3. Apple’s new streaming music service
Apple’s upcoming music streaming service, which is based on the recently acquired Beats, will reportedly be dubbed Apple Music. What is rather interesting is that this new service will be resemble Apple’s now-defunct Ping social networking system, which was officially closed on September 30, 2012 and replaced with Facebook and Twitter integration in iTunes. Apple is most likely to unveil the new streaming music service at WWDC, according to the Wall Street Journal and is said to cost $10 per month and provide unlimited listening as well.
Re-branding the acquired Beats Music service, the new service could be built into iTunes and the iOS Music app. According to the report, Apple also plans to augment its free, ad-supported Internet radio service with channels programmed and hosted by human DJs. The service is said to debut at WWDC and might launch a few weeks later.

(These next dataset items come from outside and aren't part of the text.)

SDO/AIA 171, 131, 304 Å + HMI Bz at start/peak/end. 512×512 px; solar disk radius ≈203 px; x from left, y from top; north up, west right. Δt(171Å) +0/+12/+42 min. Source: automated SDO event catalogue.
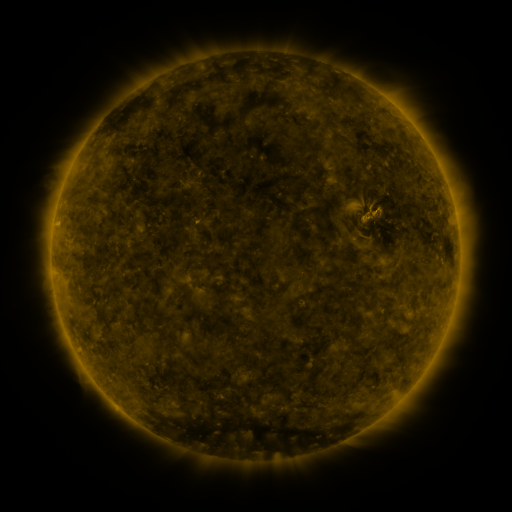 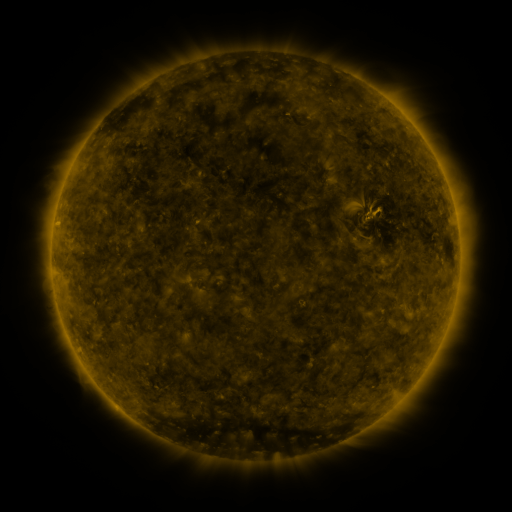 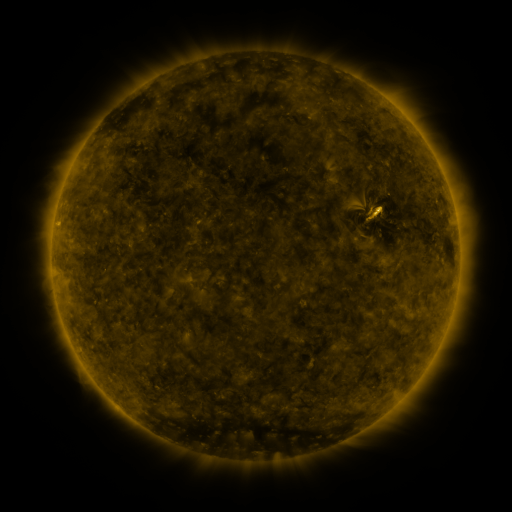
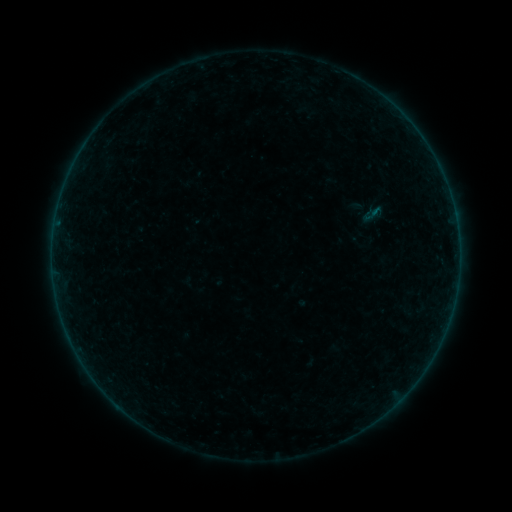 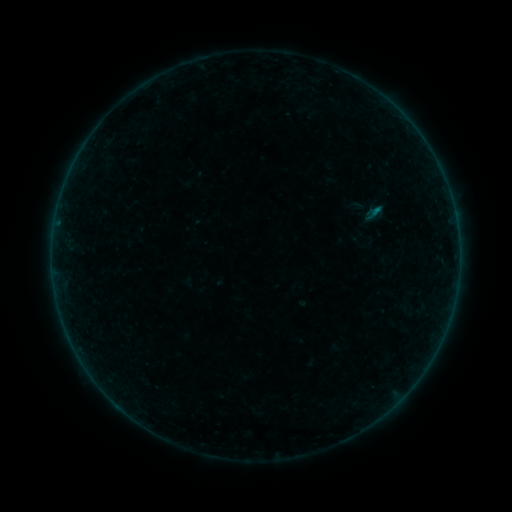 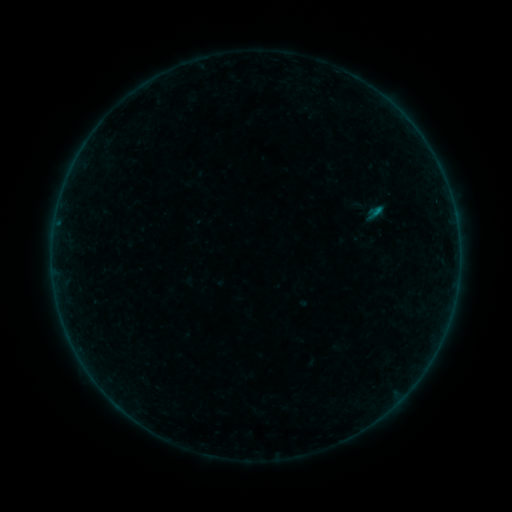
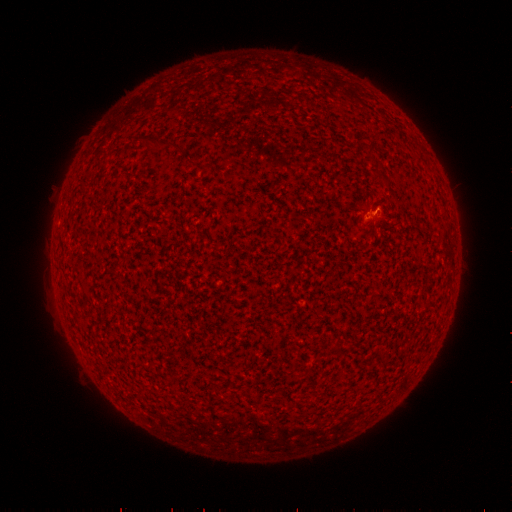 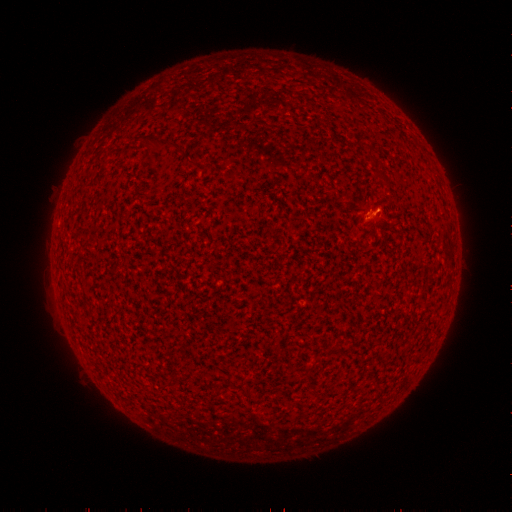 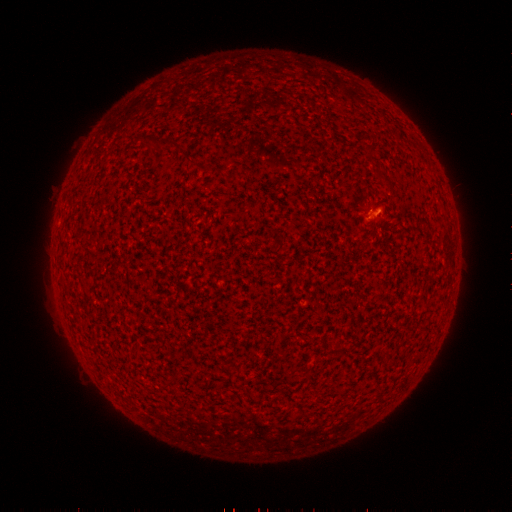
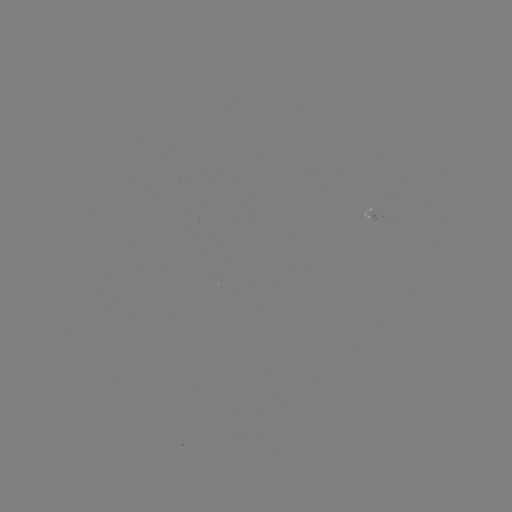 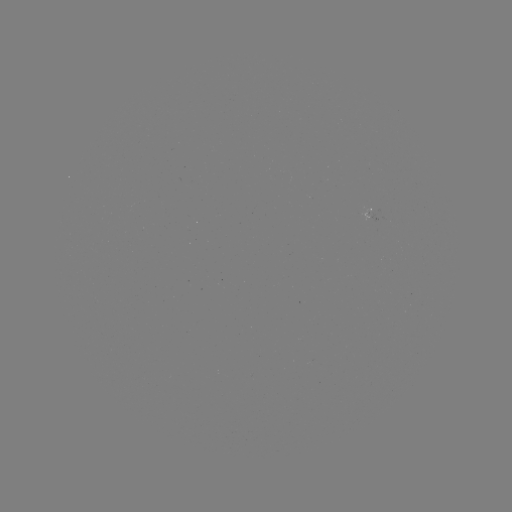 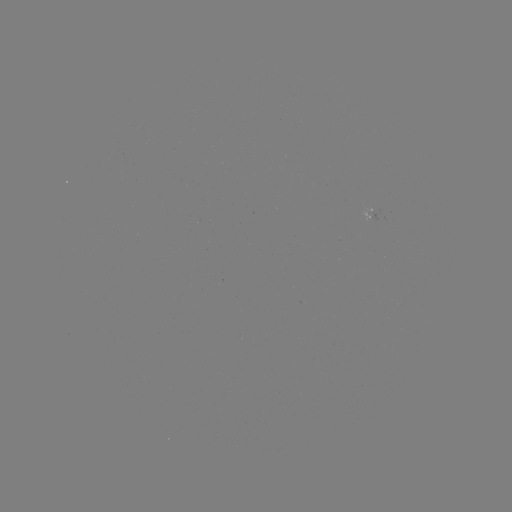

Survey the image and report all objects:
B2.3 flare: (375, 214)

4. Apple’s new television service
Speculation is mounting that Apple’s take of the future of TV is going to be focused on delivering a new type of service, rather than a new piece of hardware. Wall Street Journal had reported that the new service would have about 25 channels, anchored by broadcasters such as ABC, CBS and Fox and would be available on Apple devices such as the Apple TV. The recent announcement of HBO Now also supports rumors that Apple is interested in streaming TV content. The service’s retail price is expected to be $15 a month.
5. Apple Pay
Apple Pay, which was a hit with over a million activations in 72 hours, may have a few announcements lined up at WWDC. Apple is expected to introduce a new rewards program for the payments service. The company could finally announce its expansion plan for Apple Pay to more countries such as India, Europe, Middle East and Africa, as rumoured last year. Details on Apple pay announcements for WWDC and scarce.
Apple may finally officially launch its home automation platform, HomeKit and WWDC. HomeKit is a set of tools in Apple’s iOS 8 software designed to work with smart home devices. The company announced the home automation platform at its conference for developers last year, but devices compatible with the software have yet to appear in stores.
According to a report, accessories for Apple’s HomeKit will hit stores this month. The HomeKit app called Home may also be introduced as part of iOS 9. Apple spokeswoman Trudy Muller said in a statement last month that, “HomeKit has been available for just a few months and we already have dozens of partners who have committed to bringing HomeKit accessories to market and we’re looking forward to the first ones coming next month.”
7. OS X 10.11
The potential name for Apple’s next OS X operating system codenamed OS X 10.11 Gala is most likely to have a preview at WWDC. The OS X 10.11 will most likely focus heavily on bug fixes, optimization improvements, and security enhancements, much like the iOS 9. According to rumours, Apple may convert many IMAP-based applications like Notes, Reminders, and Calendar to its own iCloud Drive system, improving communication in these apps between devices and increasing security.
A trusted Wi-Fi feature will allow Macs and iOS devices to connect to authorized wireless routers without additional security measures. It would add more heavily encrypted wireless connection for non-trusted routers.